1. A computer-implemented method for enhancing an input image, said method comprising:
a) receiving an input image in a computing device;
b) estimating a key-feature map associated with said input image;
c) forming a brightened image by boosting the brightness of said input image; and
d) combining said key-feature map and said brightened image to form an enhanced image.
2. The method as described in claim 1, wherein said forming is based on at least one of a backlight power level associated with an LCD display, an ambient light level and the image content of said input image.
3. The method as described in claim 1, wherein said forming comprises determining a brightening factor.
4. The method as described in claim 3, wherein said brightening factor is spatially varying.
5. The method as described in claim 1, wherein said forming comprises:
a) determining a first brightening factor;
b) receiving a first color component value associated with a first pixel in said input image;
c) receiving a second color component value associated with said first pixel;
d) receiving a third color component value associated with said first pixel;
e) modifying said first color component value, said second color component value and said third color component value by said first brightening factor when said first-brightening-factor modified first color component value is less than a maximum code value and said first-brightening-factor modified second color component value is less than said maximum code value and said first-brightening-factor modified third color component value is less than said maximum code value; and
f) when said first-brightening-factor modified first color component value is not less than said maximum code value or said first-brightening-factor modified second color component value is not less than said maximum code value or said first-brightening-factor modified third color component value is not less than said maximum code value:
i) determining a second brightening factor based on said maximum code value and the maximum of said first color component value, said second color component value and said third color component value;
ii) modifying said first color component value by said second brightening factor;
iii) modifying said second color component value by said second brightening factor; and
iv) modifying said third color component value by said second brightening factor.

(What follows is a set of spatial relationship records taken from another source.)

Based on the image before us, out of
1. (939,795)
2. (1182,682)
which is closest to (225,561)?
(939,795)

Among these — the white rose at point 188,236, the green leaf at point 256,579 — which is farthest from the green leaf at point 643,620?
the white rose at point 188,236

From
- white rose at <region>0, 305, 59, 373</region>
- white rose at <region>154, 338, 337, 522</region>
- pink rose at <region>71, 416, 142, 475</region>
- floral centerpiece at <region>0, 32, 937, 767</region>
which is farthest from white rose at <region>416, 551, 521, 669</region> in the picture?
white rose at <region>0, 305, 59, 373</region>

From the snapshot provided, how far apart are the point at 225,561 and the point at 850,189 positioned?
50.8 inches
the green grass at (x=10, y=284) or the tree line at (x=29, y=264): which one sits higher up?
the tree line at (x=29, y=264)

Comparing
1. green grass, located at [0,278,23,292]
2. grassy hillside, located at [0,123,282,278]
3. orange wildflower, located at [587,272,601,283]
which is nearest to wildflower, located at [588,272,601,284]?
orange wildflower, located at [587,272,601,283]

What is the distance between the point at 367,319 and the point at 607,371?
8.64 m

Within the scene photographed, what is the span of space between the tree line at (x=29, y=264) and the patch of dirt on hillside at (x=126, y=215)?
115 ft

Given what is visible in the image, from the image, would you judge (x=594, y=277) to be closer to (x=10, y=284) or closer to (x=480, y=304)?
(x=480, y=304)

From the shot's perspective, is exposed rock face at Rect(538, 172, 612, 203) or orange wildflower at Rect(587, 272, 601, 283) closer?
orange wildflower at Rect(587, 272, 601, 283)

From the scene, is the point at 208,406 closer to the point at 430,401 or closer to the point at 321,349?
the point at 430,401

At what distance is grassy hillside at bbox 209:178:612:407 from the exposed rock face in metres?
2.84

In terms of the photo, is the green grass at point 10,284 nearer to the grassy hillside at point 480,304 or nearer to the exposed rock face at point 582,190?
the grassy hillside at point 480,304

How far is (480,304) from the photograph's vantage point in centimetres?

6. The method as described in claim 1 further comprising mapping the pixel values of said enhanced image to code values associated with an LCD display.
7. The method as described in claim 1 further comprising:
a) selecting a blending-parameter value; and
b) using said blending-parameter value in said combining.
8. The method as described in claim 7, wherein said blending-parameter value is used to linearly weight said key-feature map and said brightened image.
9. The method as described in claim 1, wherein said estimating comprises calculating a gradient map from a gray-scale image formed from said input image, wherein said gradient-map calculation is a large-spatial-support calculation.
10. The method as described in claim 1, wherein said estimating comprises:
a) bilateral filtering a low-resolution image associated with said input image;
b) converting said bilateral filtered image to a gray-scale image;
c) performing a large-spatial-support gradient calculation on said gray-scale image, thereby producing a raw gradient map;
d) suppressing low-amplitude gradients in said raw gradient map;
e) reversing the polarity in said low-amplitude-gradient suppressed gradient map;
f) enhancing the gradient contrast in said reversed-polarity gradient map;
g) smoothing the gradient in said gradient-contrast enhanced gradient map; and
h) shifting the background of a gradient map formed from said smoothed gradient map to zero.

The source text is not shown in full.